## EXCERPT PROVIDED
Wow, it was rough! I love the sea, but it turns out I cannot do front crawl in rough water. Over the first 20 meters, I had managed to miss my breathing timings four times in a row due to waves coming over my head. My wetsuit felt like it was suffocating me and I genuinely thought I would drown if I carried on. I was not giving up after 20m however.   I switched to breaststroke and carried on making progress while trying to breathe when I was over the top of the waves. I made very slow progress, and everyone was flying past me. I felt quite literally out of my depth.

After somehow making it to about a third of the way around the swim I thought the time had come to ask one of the safety kayakers to get me out the water and back to shore. Just my luck that the kayak I was nearest to was already saving someone else. I decided to switch to a half-arsed attempt at backstroke, by which is mean I didn’t use my arms and just lay on my back a kicked a little. I made surprisingly good progress like this and decided to keep it up.

## ACTIONS TO TAKE
A. Answer these questions using the swim account:
(i) How many times in a row did the writer miss breathing timings over the first 20 meters?
(ii) Which stroke did the writer switch to after giving up on front crawl?
(iii) Why couldn't the nearest safety kayak help the writer?
B. Write out the swim account from "After somehow making" to "keep it up.".

## DATA
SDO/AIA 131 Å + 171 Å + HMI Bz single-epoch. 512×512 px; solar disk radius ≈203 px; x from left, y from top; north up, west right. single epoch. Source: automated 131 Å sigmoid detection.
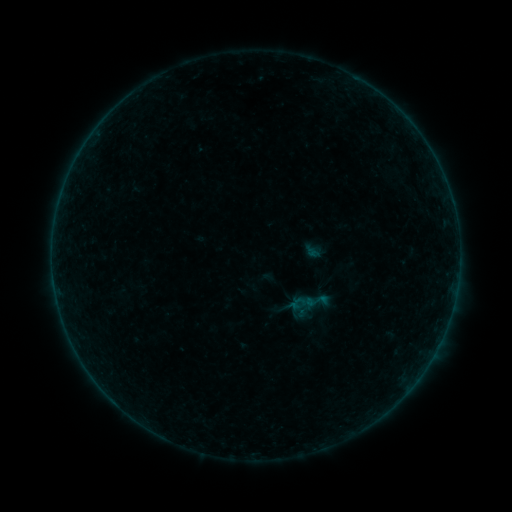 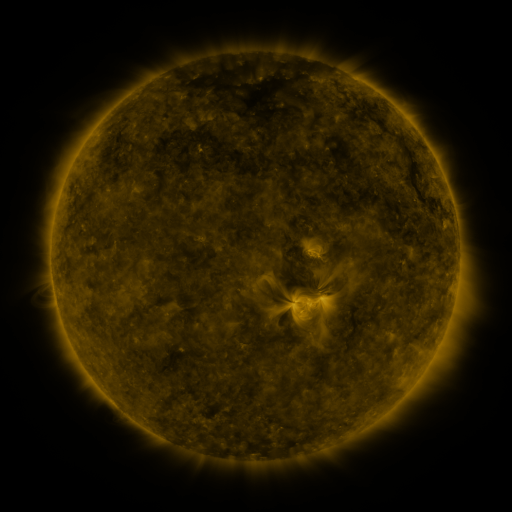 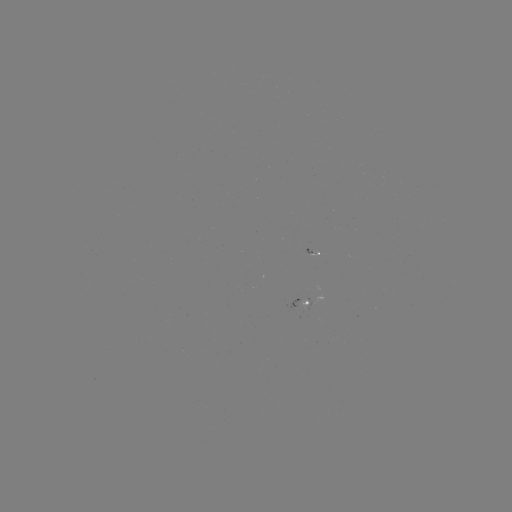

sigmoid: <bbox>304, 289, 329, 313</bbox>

## ANSWERS FOR THIS EXERCISE
A.
(i) Four times.
(ii) Breaststroke.
(iii) It was already saving someone else.

B.
After somehow making it to about a third of the way around the swim I thought the time had come to ask one of the safety kayakers to get me out the water and back to shore. Just my luck that the kayak I was nearest to was already saving someone else. I decided to switch to a half-arsed attempt at backstroke, by which is mean I didn’t use my arms and just lay on my back a kicked a little. I made surprisingly good progress like this and decided to keep it up.